Copy out the lines below that hold the word "name".

---------- Records shown ----------

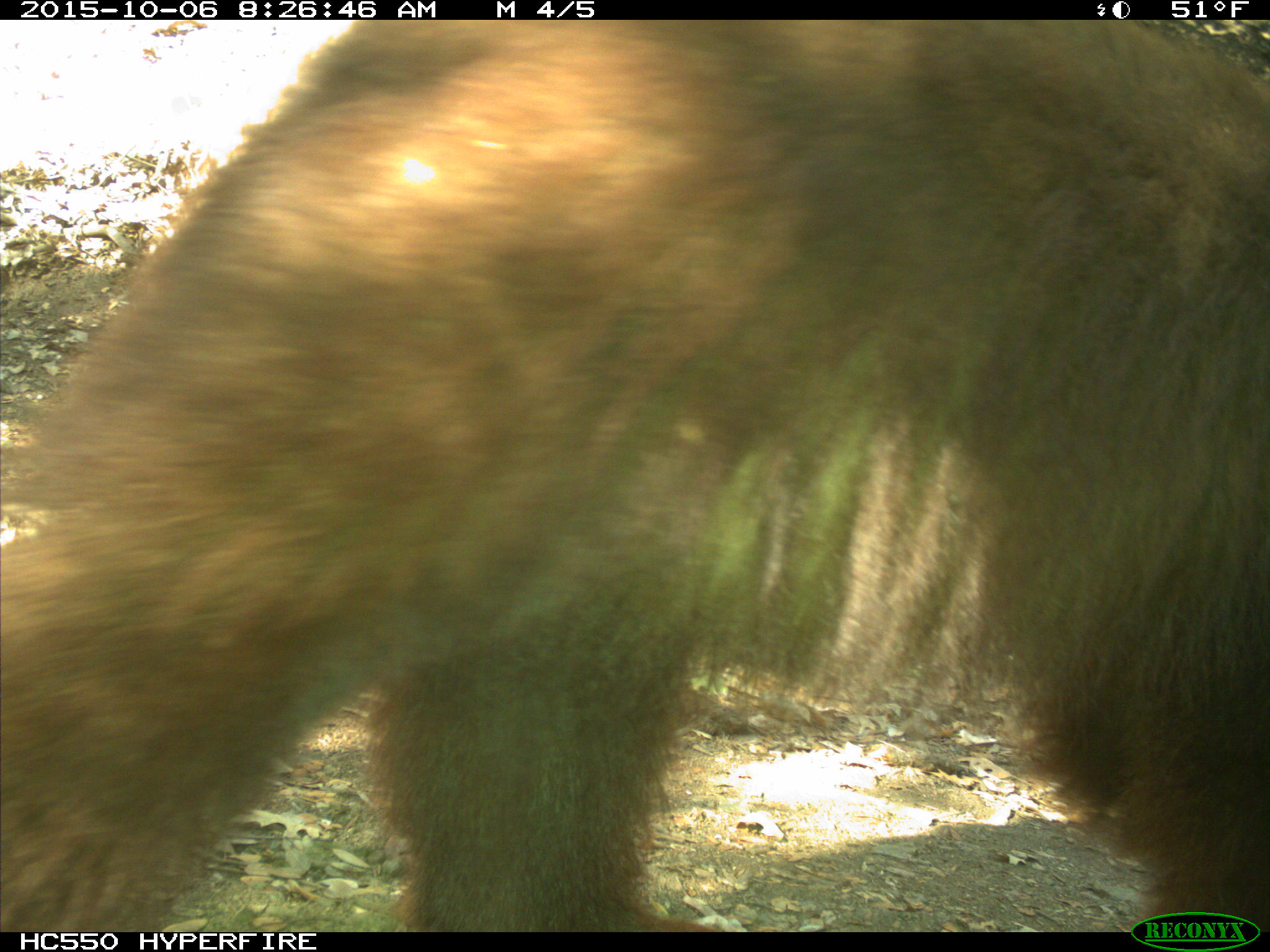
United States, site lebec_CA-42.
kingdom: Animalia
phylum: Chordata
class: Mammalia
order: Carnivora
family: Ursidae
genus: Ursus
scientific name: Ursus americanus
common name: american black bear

----------
---------- Records shown ----------

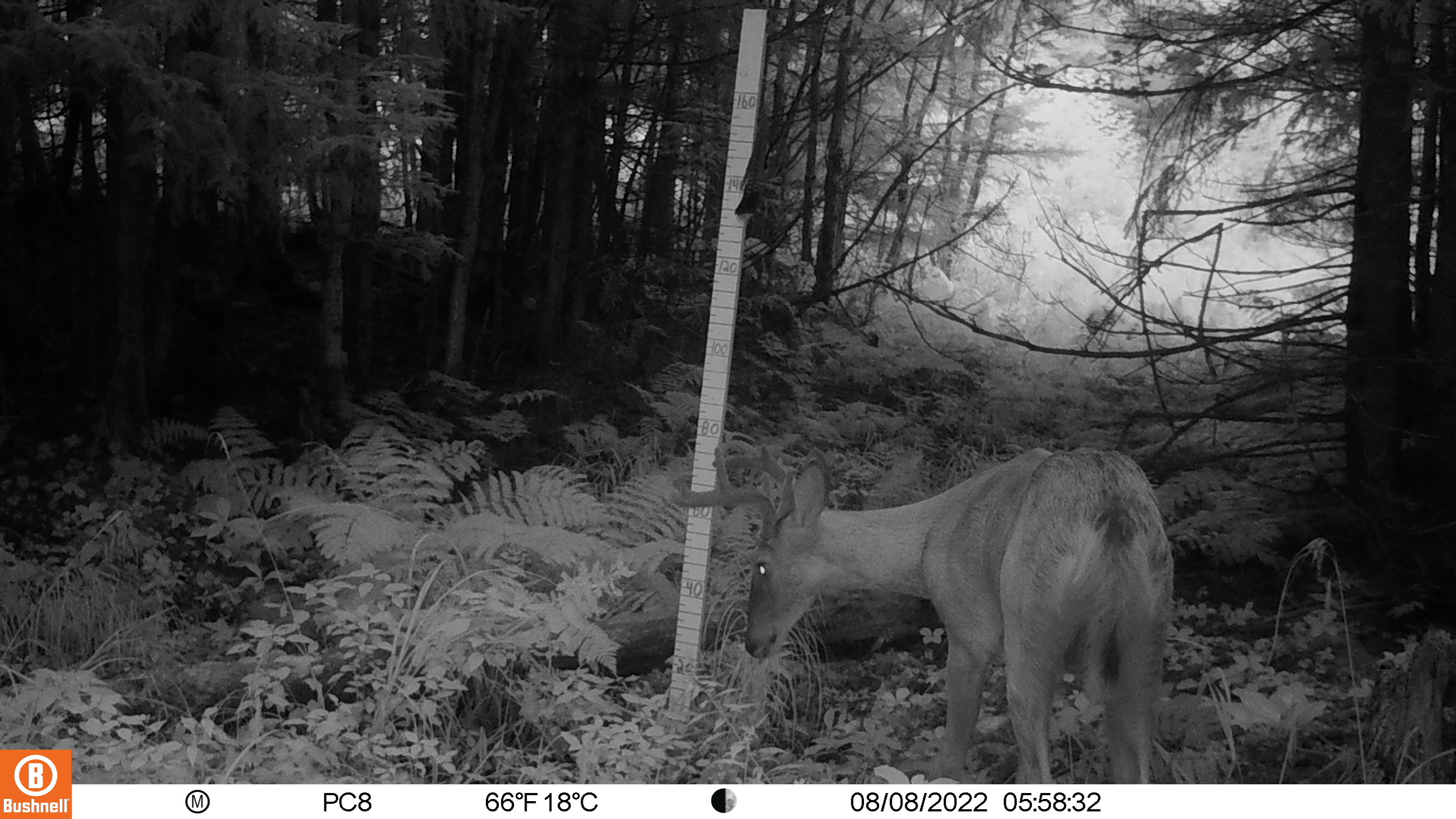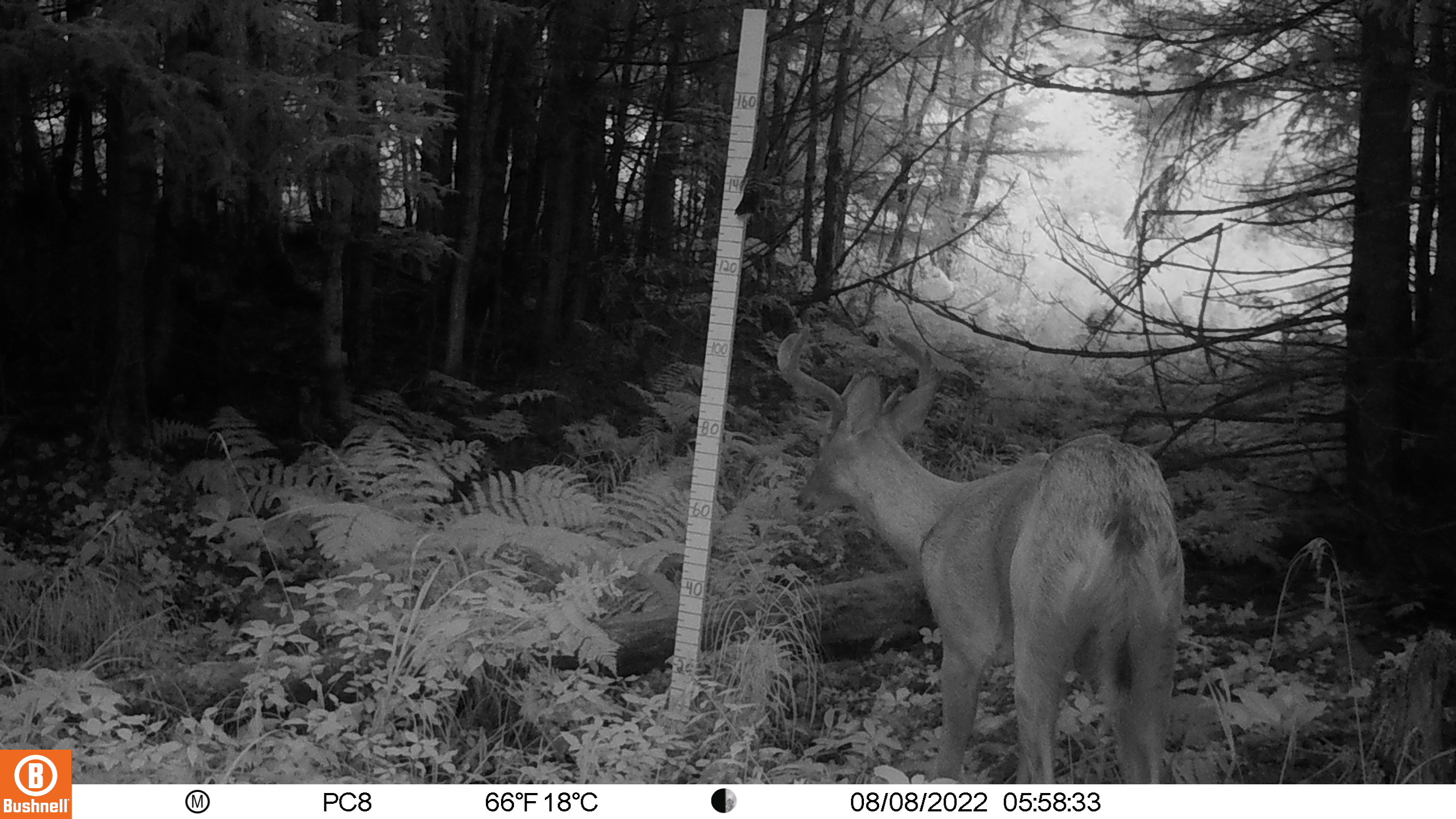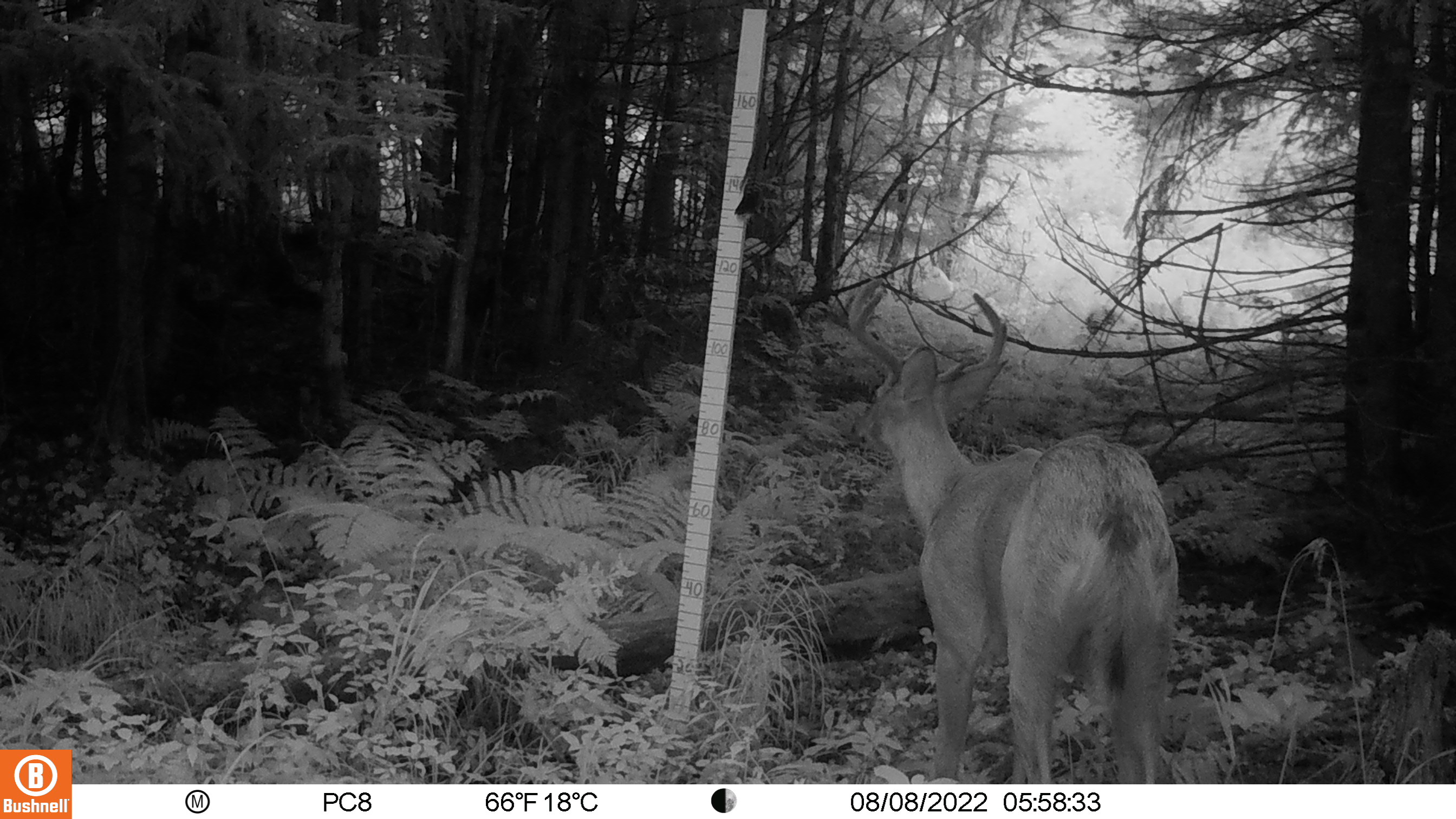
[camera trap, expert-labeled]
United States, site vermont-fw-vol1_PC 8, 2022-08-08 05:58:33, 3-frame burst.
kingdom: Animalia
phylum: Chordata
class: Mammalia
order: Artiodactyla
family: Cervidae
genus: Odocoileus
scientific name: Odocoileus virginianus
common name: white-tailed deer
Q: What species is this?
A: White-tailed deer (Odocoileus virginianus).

----------

= Answer box =
scientific name: Ursus americanus
common name: american black bear
scientific name: Odocoileus virginianus
common name: white-tailed deer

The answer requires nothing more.